What is asked: Rewrite each of the items below, changing every "sunlight patch" to "patch of sunlight" and leaving all else as it is.

Material:
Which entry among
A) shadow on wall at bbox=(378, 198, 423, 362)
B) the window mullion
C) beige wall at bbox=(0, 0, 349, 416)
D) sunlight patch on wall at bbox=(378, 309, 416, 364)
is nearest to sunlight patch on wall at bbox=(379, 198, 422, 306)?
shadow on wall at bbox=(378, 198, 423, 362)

Task answer:
Which entry among
A) shadow on wall at bbox=(378, 198, 423, 362)
B) the window mullion
C) beige wall at bbox=(0, 0, 349, 416)
D) patch of sunlight on wall at bbox=(378, 309, 416, 364)
is nearest to patch of sunlight on wall at bbox=(379, 198, 422, 306)?
shadow on wall at bbox=(378, 198, 423, 362)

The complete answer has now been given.